HBT: Finally, the team on the field in 2011: This may be a bit of a transition season for the Rays, but I think people are sleeping on them too much. My gut is that they and the Yankees will battle for the wild card all year. What’s your take?
JK: That sounds about right to me. The biggest move of the Rays’ off-season was the Yankees not getting Cliff Lee. Had that happened, you’d be talking about a potential swing of six-plus wins, which likely would have been too much for the Rays to overcome. Since Lee went to Philly, the Yankees have major uncertainty in the bottom three spots of their rotation (though Bartolo Colon has apparently harnessed the power of hot fudge sundaes into fastball velocity this spring). That makes New York vulnerable.
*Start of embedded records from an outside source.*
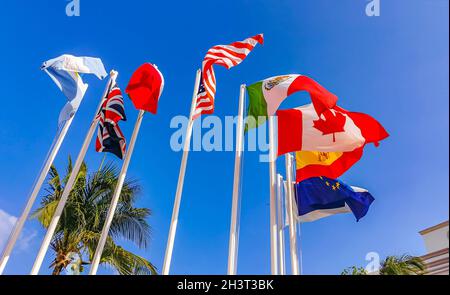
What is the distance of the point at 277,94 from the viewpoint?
1295 centimetres

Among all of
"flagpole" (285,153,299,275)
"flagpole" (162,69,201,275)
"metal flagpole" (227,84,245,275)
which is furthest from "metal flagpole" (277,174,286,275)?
"flagpole" (162,69,201,275)

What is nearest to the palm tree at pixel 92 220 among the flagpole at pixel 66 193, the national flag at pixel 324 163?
the flagpole at pixel 66 193

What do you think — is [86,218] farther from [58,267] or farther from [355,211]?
[355,211]

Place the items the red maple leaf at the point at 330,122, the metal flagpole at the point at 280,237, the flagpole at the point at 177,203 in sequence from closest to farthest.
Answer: the flagpole at the point at 177,203 < the metal flagpole at the point at 280,237 < the red maple leaf at the point at 330,122

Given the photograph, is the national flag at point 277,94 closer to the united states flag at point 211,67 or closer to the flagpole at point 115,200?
the united states flag at point 211,67

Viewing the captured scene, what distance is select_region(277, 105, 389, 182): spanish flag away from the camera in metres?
13.1

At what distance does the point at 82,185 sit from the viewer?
16375mm

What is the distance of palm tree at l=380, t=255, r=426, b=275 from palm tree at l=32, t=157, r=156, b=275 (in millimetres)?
15875

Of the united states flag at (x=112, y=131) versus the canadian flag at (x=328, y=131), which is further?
the united states flag at (x=112, y=131)

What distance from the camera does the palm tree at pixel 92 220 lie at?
47.9ft

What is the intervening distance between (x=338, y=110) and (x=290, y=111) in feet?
5.55

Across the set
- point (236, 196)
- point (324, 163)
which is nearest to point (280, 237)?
point (236, 196)

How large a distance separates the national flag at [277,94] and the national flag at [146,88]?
3386mm
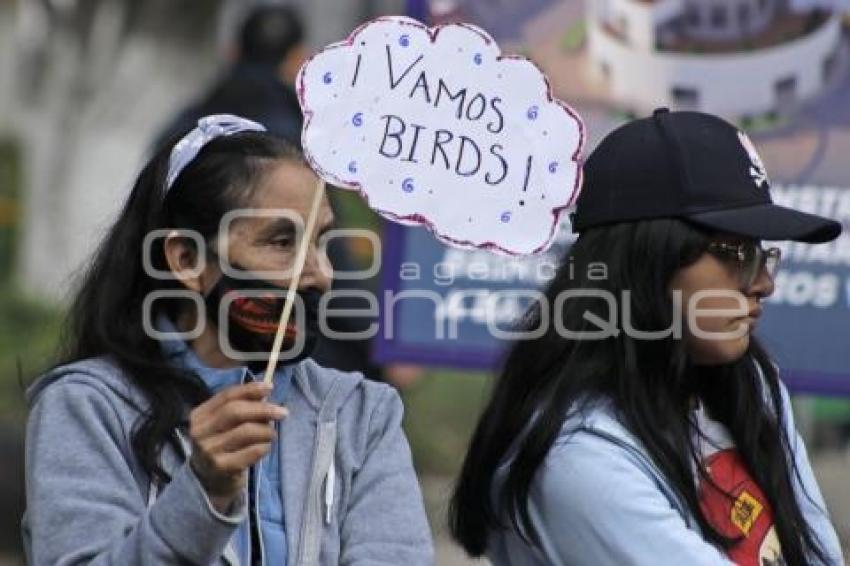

Then you look at some of the players who’ll be asked to step up this spring with the exodus that occurred this off-season. Reid Brignac and Jeremy Hellickson might be better than Jason Bartlett and Matt Garza right now, leaving aside how much cheaper they’ll be, and that they should get better with experience. Getting Manny Ramirez for $2M is a coup of the highest order; by wOBA and other advanced offensive metrics he’s been better with the bat (on a rate basis) than anyone on the Rays, including Evan Longoria. They’ve gone dynamic, young bullpen arms like Jake McGee and Adam Russell poised to at least pick up some of the slack left behind by a bullpen full of pitchers who almost across the board had career years in 2010. The Red Sox will be tough to beat for the division title, and I wouldn’t bet on the Rays winning 96 games like they did last season. But they can absolutely compete with the Yankees, as well as the runners-up in the Central and West divisions.
The better news is that they will be very young, very cheap, and only getting better in the next couple years, with 12 of the top 89 picks in this year’s draft to boot. The Rays aren’t going anywhere. If you like underdog stories, they’re a great one.